**Excerpt**

- - -

This issue already caused problems: look, for example, to this problems
with {"type":"record","name":"record",...}:
https://lists.apache.org/thread/0wmgyx6z69gy07lvj9ndko75752b8cn2 .

* [Opinion] [Line 58]. There is no primitive type for unsigned 64 bit
integers. Such type is present in languages such
as C and Rust

* [Very theoretical bug, possible even security-related] [Line 435]. "The
float is converted into a 32-bit integer
using a method equivalent to Java's floatToIntBits and then encoded in
little-endian format". If we click at provided
link, we will see that this Java function does NaN normalization. I think
NaN normalization is good thing. But I think
this quite possible spec implementers overlooked this NaN normalization
requirement. So I propose: write explicitly
directly in Avro spec that NaN are normalized. Audit all Avro
implementations: whether they actually implemented this
requirement. Create tests, which will actually test this requirement.

Also I don't know whether bit pattern provided in that Java doc
(0x7fc00000) is quiet NaN or signaling. If it is
signaling, this is very bad.

As well as I understand if you will configure your FPU particular way than
merely copying signaling NaN from one place
to another will abort your program. So, if your FPU is configured certain
way then feeding particular binary Avro data
to a program can crash it. I. e. this is security problem. So a reader
should be careful to check whether input data is
signaling NaN *before* storing it in floating point registers.

I checked whether manipulating signaling NaN can actually crash a program
in default settings in Windows and Linux. And
it turned out that a program will not crash. Still I think signaling NaN
should be handled carefully.

- - -

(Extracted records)

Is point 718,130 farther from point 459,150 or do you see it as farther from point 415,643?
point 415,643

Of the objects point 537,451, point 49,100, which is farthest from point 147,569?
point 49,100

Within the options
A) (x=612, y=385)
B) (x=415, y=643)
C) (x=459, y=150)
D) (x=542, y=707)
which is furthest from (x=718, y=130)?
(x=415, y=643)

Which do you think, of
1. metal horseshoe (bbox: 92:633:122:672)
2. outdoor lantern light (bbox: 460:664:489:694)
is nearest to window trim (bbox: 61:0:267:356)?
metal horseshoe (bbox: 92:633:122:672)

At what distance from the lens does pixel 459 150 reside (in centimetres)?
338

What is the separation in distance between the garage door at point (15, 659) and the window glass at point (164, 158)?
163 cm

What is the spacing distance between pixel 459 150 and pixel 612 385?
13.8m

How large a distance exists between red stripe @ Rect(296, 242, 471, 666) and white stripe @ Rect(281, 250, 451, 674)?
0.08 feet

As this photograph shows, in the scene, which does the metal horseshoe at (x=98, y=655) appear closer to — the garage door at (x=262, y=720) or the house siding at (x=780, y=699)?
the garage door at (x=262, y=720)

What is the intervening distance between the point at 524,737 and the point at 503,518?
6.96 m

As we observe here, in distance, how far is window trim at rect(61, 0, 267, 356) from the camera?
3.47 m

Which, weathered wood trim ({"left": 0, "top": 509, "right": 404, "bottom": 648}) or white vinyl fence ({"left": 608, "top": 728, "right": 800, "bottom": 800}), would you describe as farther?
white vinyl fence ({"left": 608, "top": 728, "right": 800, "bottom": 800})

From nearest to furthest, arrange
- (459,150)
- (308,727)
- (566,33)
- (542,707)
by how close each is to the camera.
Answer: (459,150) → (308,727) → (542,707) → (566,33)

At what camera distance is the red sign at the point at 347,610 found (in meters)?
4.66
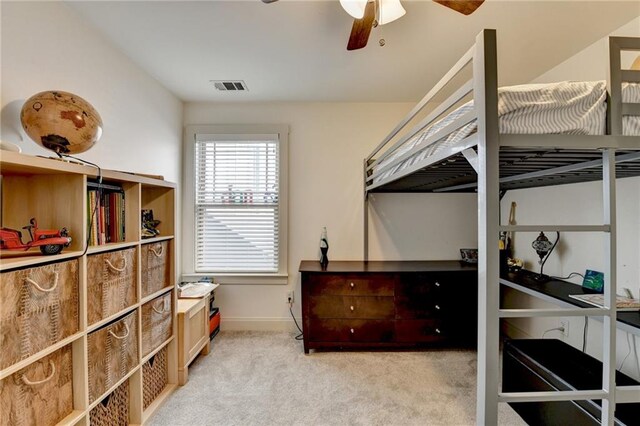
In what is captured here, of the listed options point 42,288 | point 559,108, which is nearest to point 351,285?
point 559,108

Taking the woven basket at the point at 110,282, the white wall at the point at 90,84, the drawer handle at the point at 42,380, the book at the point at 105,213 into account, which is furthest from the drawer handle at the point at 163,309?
the white wall at the point at 90,84

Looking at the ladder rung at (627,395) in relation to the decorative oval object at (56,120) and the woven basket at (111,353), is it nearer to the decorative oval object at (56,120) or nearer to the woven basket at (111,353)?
the woven basket at (111,353)

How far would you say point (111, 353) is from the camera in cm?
148

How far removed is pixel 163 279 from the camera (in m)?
1.97

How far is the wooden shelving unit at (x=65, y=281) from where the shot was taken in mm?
1044

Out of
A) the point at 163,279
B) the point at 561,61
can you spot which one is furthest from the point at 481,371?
the point at 561,61

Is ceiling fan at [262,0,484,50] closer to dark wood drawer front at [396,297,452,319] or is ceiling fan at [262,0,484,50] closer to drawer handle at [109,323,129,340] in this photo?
drawer handle at [109,323,129,340]

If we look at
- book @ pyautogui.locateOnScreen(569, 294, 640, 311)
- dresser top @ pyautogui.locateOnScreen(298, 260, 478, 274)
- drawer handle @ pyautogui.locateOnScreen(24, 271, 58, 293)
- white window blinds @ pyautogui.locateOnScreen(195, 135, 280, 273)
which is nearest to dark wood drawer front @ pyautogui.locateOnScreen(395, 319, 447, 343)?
dresser top @ pyautogui.locateOnScreen(298, 260, 478, 274)

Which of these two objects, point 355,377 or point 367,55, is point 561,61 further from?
point 355,377

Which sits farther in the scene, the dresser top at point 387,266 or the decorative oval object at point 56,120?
the dresser top at point 387,266

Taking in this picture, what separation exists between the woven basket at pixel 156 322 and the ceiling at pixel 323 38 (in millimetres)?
1790

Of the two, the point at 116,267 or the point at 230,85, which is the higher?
the point at 230,85

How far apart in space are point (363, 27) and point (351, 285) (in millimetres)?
1958

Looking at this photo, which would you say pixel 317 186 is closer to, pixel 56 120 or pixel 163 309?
pixel 163 309
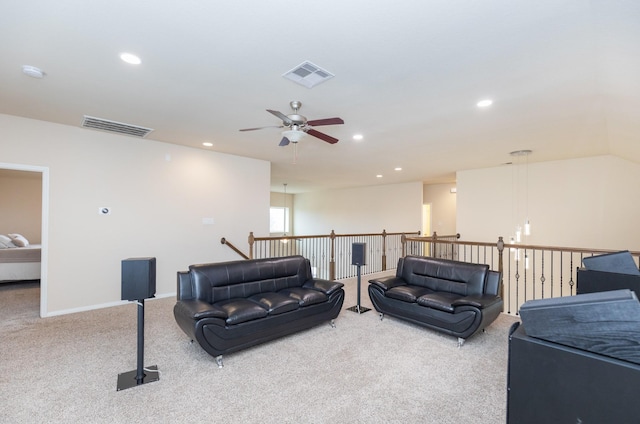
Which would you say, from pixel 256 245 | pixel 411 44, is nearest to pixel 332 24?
pixel 411 44

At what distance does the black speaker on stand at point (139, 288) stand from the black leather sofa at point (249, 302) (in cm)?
44

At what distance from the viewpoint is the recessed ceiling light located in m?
2.46

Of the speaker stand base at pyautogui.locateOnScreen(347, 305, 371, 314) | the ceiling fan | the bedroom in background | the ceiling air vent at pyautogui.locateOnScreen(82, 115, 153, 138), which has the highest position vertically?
the ceiling air vent at pyautogui.locateOnScreen(82, 115, 153, 138)

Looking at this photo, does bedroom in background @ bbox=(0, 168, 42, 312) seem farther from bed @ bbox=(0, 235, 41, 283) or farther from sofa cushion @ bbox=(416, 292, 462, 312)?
sofa cushion @ bbox=(416, 292, 462, 312)

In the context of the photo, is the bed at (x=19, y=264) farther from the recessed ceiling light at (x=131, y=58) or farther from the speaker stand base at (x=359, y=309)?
the speaker stand base at (x=359, y=309)

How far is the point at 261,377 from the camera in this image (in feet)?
8.86

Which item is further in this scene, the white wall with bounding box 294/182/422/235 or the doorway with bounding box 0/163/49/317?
the white wall with bounding box 294/182/422/235

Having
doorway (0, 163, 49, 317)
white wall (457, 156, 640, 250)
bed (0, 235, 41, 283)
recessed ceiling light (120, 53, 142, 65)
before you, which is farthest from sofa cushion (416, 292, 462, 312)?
bed (0, 235, 41, 283)

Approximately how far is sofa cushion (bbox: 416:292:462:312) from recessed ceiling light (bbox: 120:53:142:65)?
3906 mm

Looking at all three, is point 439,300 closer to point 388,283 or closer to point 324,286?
point 388,283

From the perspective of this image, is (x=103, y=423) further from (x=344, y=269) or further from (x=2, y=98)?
(x=344, y=269)

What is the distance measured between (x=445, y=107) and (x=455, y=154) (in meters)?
2.63

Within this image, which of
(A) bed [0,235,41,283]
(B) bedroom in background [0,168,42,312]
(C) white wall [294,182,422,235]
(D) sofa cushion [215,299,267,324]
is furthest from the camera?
(C) white wall [294,182,422,235]

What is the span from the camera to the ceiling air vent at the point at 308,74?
259 cm
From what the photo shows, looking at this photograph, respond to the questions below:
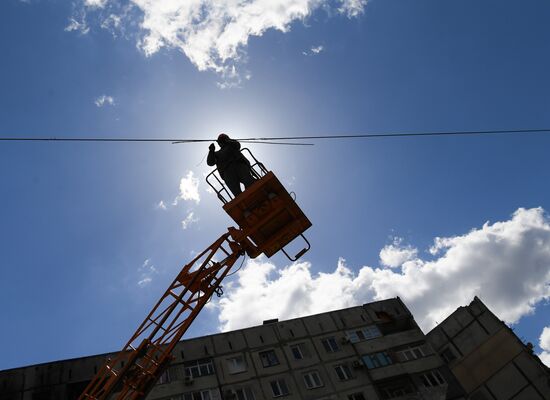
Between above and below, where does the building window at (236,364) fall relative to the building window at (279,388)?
above

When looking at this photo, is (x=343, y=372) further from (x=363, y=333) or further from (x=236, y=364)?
(x=236, y=364)

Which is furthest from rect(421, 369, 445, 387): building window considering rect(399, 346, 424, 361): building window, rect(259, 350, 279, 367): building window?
rect(259, 350, 279, 367): building window

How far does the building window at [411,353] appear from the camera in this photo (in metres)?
26.2

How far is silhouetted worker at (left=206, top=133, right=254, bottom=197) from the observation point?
39.3 ft

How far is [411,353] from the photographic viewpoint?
2648 cm

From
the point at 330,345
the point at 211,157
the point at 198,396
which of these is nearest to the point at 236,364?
the point at 198,396

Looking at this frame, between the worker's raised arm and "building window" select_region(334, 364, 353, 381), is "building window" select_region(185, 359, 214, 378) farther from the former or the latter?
the worker's raised arm

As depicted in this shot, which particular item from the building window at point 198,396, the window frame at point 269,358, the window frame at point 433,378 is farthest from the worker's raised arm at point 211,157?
the window frame at point 433,378

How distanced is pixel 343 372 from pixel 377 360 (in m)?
2.61

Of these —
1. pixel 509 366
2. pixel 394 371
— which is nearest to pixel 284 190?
pixel 394 371

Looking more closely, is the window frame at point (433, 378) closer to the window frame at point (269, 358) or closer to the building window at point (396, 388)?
the building window at point (396, 388)

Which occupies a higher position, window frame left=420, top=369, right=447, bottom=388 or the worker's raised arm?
the worker's raised arm

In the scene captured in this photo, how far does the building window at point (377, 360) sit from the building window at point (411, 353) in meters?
1.07

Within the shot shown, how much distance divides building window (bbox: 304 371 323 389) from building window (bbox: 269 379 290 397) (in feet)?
4.64
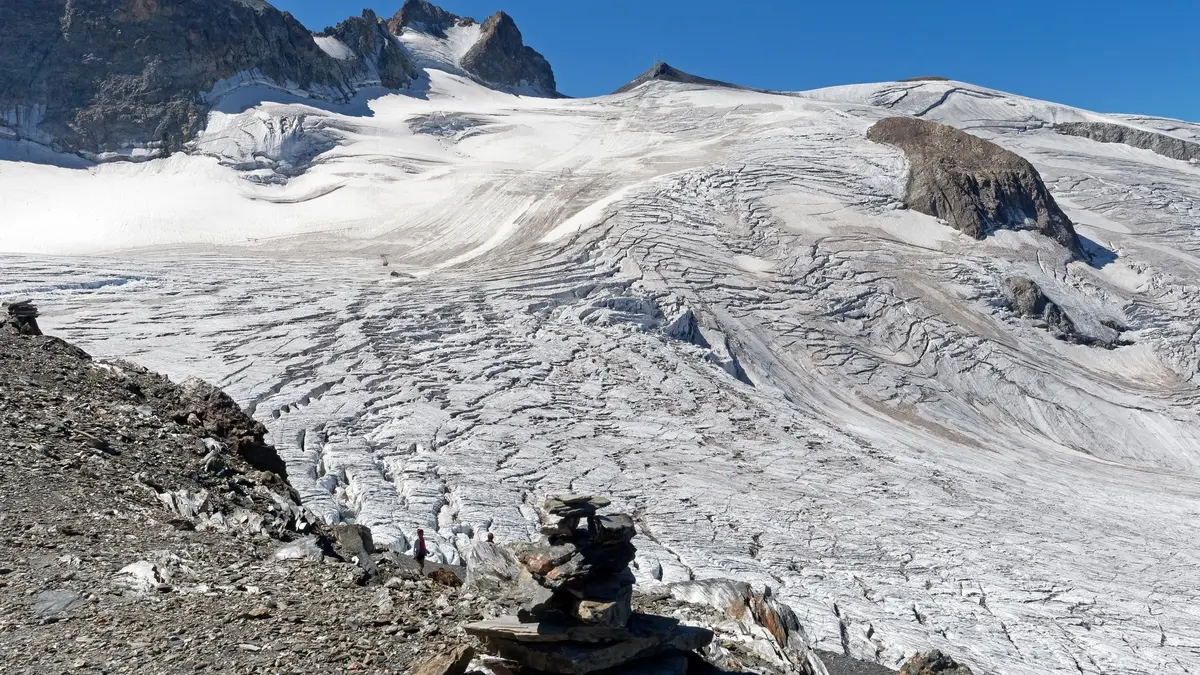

- - -

**Set exercise**
Reproduce the part of the Avro specification comments starting at the words "As well as I" and stopping after "floating point registers.".

**Solution to this problem**
As well as I understand if you will configure your FPU particular way than
merely copying signaling NaN from one place
to another will abort your program. So, if your FPU is configured certain
way then feeding particular binary Avro data
to a program can crash it. I. e. this is security problem. So a reader
should be careful to check whether input data is
signaling NaN *before* storing it in floating point registers.